◆ SCHRIFTLICHE AUFGABE A ◆
In welchem Preissegment sucht der Forumsbeitrag zur Homerecording-Hardware nach Alternativen für Karte und Interface?

# Homerecording Hardware gesucht!



## MaxSalamon (26. Juni 2003)

servus miteinander, 
ich will mit meiner band möglichst unkompliziert gute proberaum aufnahmen machen, die wir dann nachbearbeiten können und die qualitativ schon für promozwecke ausreichen sollte (evtl. semi-pro-demos). zu diesem zweck wollen wir unser pa-equipment um einen pc bereichern und ich würde gerne wissen welche karten/interface-kombos am besten und dabei noch bezahlbar sind, sowie wie stark unser rechner mind. sein müsste und welche ausstattung er braucht (netzteil, gkarte, ram, prozessor, hd, ...). wäre auch gut wenn wir mit mind. 4 besser 8 kanälen gleichzeitig aufnehmen könnten, um so unsere subgruppen am mixer optimal ausnutzen zu können. ich hab bisher sehr viel über die rme hammerfall multiface geschichte gehört - ist die wirklich so gut und welche alternativen gibt es im preissegment von 200.- bis 1000.- euro für karte und interface?

unser bisheriges equipment: 
ein beringer eurodesk mischpult 24/28, einen beringer kompressor, 52-band-EQ, und ein 4-kanal akai-effektgerät.

vielen dank schon mal und bis bald!
Max von der DIRK DIGGLER BAND - http://www.ddd-band.de!


----------

◆ DATENSÄTZE ◆
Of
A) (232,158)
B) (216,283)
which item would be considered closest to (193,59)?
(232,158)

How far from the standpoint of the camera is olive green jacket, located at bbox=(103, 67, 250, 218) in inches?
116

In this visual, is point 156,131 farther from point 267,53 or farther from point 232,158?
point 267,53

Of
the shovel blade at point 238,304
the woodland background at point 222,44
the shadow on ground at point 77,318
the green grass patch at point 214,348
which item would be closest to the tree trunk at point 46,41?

◆ SCHRIFTLICHE AUFGABE B ◆
Überarbeiten Sie alle Datensätze, indem Sie jedes Vorkommen von „closest“ durch „nearest“ ersetzen. Alles Übrige bleibt unverändert.

◆ ANTWORT ZUR AUFGABE A ◆
Im Preissegment von 200 bis 1000 Euro.

◆ ANTWORT ZUR AUFGABE B ◆
Of
A) (232,158)
B) (216,283)
which item would be considered nearest to (193,59)?
(232,158)

How far from the standpoint of the camera is olive green jacket, located at bbox=(103, 67, 250, 218) in inches?
116

In this visual, is point 156,131 farther from point 267,53 or farther from point 232,158?
point 267,53

Of
the shovel blade at point 238,304
the woodland background at point 222,44
the shadow on ground at point 77,318
the green grass patch at point 214,348
which item would be nearest to the tree trunk at point 46,41?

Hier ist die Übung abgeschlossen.